“Can they have been ill-treating my son?” cried Germain.

“It was your son, then? How did he happen to be with the little girl? Where do you come from, and what is your name?”

Germain, seeing that after the fashion of the country they were answering him with questions, stamped his foot impatiently, and asked to speak with the master.

The master was away. Usually, he did not spend the whole day when he came to the farm. He was on horseback, and he had ridden off to one of his other farms.

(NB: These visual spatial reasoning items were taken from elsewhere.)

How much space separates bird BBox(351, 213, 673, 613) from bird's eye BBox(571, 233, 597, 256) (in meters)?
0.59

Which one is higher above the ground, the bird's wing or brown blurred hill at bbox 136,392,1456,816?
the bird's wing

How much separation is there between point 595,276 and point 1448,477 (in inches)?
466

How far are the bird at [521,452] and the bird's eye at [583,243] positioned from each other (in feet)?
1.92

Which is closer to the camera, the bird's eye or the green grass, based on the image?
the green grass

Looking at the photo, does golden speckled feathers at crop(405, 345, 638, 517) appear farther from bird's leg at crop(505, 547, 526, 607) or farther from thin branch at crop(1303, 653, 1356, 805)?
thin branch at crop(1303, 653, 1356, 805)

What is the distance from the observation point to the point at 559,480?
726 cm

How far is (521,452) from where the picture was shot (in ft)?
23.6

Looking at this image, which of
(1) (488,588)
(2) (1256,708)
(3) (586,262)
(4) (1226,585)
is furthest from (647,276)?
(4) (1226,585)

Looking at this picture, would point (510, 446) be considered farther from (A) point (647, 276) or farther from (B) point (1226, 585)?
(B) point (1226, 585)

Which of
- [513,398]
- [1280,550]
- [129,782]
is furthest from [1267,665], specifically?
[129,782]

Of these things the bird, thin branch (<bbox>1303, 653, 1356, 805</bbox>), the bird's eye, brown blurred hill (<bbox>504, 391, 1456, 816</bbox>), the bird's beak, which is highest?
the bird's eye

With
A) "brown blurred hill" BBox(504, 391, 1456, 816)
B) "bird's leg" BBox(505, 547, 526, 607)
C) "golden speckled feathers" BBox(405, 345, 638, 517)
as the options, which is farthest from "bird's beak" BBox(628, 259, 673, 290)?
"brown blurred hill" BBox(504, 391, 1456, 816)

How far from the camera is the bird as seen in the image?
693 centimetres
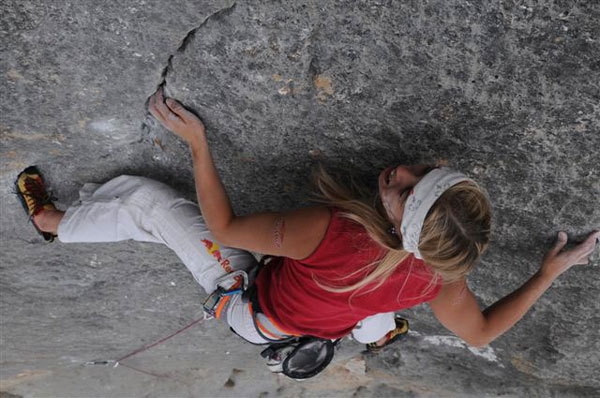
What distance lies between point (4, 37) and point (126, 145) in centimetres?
62

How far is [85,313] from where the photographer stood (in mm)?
3738

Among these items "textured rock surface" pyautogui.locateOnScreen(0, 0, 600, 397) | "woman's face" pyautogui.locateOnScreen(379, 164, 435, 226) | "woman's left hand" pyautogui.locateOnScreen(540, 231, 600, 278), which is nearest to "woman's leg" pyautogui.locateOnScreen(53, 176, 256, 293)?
"textured rock surface" pyautogui.locateOnScreen(0, 0, 600, 397)

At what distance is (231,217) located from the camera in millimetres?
2312

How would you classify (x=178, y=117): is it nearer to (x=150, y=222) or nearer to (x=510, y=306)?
(x=150, y=222)

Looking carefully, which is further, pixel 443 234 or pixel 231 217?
pixel 231 217

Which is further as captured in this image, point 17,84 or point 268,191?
point 268,191

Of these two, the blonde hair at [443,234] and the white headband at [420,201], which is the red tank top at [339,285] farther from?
the white headband at [420,201]

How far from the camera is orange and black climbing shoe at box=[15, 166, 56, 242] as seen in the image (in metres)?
2.78

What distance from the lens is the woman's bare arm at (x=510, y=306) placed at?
2449mm

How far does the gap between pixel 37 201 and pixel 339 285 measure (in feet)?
4.54

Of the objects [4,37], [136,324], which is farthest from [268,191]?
[136,324]

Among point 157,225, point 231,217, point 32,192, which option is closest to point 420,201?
point 231,217

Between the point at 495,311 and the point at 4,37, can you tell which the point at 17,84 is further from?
the point at 495,311

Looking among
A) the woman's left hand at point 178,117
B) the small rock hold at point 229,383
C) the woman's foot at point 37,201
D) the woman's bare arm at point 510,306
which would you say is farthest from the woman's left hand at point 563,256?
the small rock hold at point 229,383
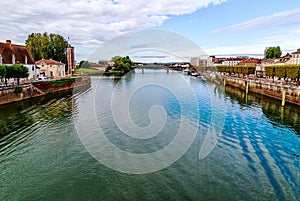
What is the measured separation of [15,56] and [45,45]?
22535 mm

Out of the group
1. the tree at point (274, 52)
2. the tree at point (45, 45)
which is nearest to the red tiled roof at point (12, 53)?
the tree at point (45, 45)

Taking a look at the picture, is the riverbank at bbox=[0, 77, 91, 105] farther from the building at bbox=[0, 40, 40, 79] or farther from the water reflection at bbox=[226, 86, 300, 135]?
the water reflection at bbox=[226, 86, 300, 135]

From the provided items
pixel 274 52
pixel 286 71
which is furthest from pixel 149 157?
pixel 274 52

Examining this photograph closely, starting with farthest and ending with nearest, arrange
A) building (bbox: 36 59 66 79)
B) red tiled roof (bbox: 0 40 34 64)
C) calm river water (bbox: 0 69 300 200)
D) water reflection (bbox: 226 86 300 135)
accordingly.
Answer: building (bbox: 36 59 66 79) → red tiled roof (bbox: 0 40 34 64) → water reflection (bbox: 226 86 300 135) → calm river water (bbox: 0 69 300 200)

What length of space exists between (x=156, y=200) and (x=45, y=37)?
68775 mm

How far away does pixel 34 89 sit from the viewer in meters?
37.8

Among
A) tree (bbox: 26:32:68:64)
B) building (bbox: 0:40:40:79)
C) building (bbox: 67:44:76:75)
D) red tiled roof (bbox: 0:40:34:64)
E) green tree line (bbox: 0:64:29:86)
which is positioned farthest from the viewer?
building (bbox: 67:44:76:75)

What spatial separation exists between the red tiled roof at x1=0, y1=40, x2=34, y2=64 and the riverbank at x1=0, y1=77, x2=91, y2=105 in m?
8.26

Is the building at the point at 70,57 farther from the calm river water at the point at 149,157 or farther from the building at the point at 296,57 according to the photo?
the building at the point at 296,57

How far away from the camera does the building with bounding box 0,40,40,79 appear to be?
41906mm

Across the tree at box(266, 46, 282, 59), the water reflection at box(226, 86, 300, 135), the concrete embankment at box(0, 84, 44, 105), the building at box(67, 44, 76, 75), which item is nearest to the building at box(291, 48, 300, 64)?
the tree at box(266, 46, 282, 59)

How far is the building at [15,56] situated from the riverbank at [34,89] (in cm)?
680

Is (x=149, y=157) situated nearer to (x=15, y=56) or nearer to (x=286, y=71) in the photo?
(x=286, y=71)

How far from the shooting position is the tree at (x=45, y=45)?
66000 millimetres
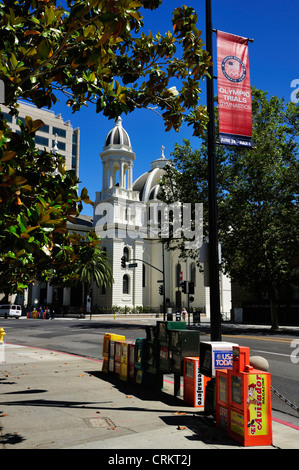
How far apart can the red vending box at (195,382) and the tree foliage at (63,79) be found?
277 centimetres

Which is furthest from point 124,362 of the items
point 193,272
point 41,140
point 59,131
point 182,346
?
point 59,131

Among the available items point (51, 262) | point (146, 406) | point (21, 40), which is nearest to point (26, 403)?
point (146, 406)

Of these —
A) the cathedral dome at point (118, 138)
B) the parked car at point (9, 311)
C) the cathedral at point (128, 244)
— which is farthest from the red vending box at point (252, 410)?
the cathedral dome at point (118, 138)

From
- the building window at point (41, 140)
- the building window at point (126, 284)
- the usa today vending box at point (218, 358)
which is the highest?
the building window at point (41, 140)

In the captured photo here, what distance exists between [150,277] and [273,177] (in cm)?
4196

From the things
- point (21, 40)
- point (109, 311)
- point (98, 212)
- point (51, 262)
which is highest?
point (98, 212)

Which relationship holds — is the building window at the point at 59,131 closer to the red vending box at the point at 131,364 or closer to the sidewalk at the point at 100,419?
the sidewalk at the point at 100,419

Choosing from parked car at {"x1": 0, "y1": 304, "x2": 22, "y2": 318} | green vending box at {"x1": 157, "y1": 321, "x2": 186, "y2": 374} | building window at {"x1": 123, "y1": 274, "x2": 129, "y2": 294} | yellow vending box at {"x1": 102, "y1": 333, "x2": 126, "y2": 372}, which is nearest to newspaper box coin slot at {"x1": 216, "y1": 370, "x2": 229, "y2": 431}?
green vending box at {"x1": 157, "y1": 321, "x2": 186, "y2": 374}

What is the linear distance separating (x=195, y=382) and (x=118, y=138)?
2389 inches

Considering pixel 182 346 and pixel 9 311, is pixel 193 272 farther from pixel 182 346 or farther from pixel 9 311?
pixel 182 346

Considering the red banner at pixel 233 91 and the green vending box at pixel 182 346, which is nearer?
Result: the green vending box at pixel 182 346

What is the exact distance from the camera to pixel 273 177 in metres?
30.2

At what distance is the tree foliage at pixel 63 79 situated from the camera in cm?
429
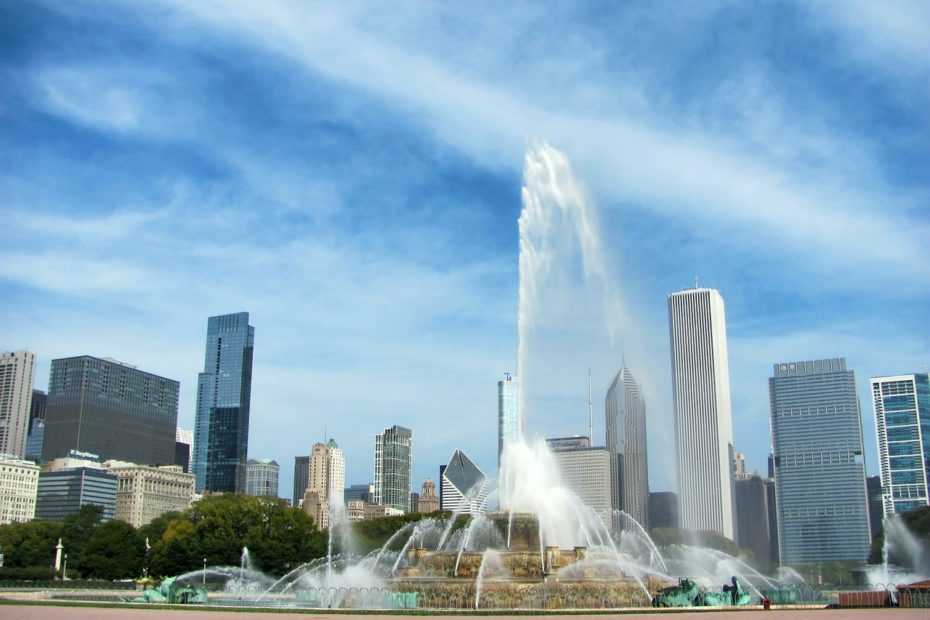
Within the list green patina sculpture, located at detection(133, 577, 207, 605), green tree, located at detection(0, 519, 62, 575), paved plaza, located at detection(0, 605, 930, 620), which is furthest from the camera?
green tree, located at detection(0, 519, 62, 575)

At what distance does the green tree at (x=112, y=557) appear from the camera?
79.4m

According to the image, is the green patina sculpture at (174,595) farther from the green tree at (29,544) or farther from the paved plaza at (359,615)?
the green tree at (29,544)

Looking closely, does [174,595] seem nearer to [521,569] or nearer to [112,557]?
[521,569]

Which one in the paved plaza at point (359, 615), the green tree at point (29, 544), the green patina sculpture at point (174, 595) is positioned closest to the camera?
the paved plaza at point (359, 615)

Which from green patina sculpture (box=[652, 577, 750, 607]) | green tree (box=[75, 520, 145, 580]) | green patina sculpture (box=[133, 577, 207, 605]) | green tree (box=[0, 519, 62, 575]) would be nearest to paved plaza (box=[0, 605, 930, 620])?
green patina sculpture (box=[652, 577, 750, 607])

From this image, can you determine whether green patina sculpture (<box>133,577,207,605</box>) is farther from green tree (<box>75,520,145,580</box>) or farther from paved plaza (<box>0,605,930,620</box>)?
green tree (<box>75,520,145,580</box>)

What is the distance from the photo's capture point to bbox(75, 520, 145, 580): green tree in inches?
3125

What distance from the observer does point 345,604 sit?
37.4m

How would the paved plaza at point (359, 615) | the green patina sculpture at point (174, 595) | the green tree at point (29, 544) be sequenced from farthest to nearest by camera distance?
the green tree at point (29, 544) → the green patina sculpture at point (174, 595) → the paved plaza at point (359, 615)

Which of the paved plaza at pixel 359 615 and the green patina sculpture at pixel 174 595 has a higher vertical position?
the paved plaza at pixel 359 615

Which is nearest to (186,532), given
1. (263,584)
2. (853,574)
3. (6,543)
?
(263,584)

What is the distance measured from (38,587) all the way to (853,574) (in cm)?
6566

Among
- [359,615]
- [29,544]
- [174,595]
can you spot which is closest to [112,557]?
[29,544]

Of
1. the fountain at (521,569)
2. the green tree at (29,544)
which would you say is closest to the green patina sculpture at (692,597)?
the fountain at (521,569)
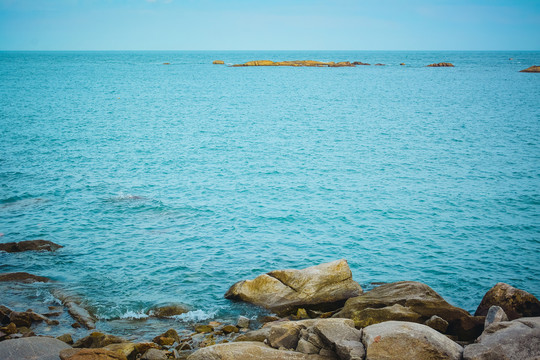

“But, honestly,” said Germain, growing very anxious, “can’t you tell me why this girl left?”

The farmer and his wife exchanged an odd smile. Then the former answered that he knew nothing, and that it was no business of his. All that Germain could learn was that both girl and child had started off toward Fourche. He rushed back to Fourche. The widow and her lovers were still away; so was Father Leonard. The maid told him that a girl and a child had come to ask for him, but that as she did not know them, she did not wish to let them in, and had advised them to go to Mers.

“And why did you refuse to let them in?” said Germain, angrily. “People are very suspicious in this country, where nobody opens the door to a neighbor.”

“But you see,” answered the maid, “in a house as rich as this, I must keep my eyes open. When the master is away, I am responsible for everything, and I cannot open the door to the first person that comes along.”

“It is a bad custom,” said Germain, “and I had rather be poor than to live in constant fear like that. Good-by to you, young woman, and good-by to your vile country.”

He made inquiries at the neighboring house. The shepherdess and child had been seen. As the boy had left Belair suddenly, carelessly dressed, with his blouse torn, and his little lambskin over his shoulders, and as little Marie was necessarily poorly clad at all times, they had been taken for beggars. People had offered them bread. The girl had accepted a crust for the child, who was hungry, then she had walked away with him very quickly, and had entered the forest.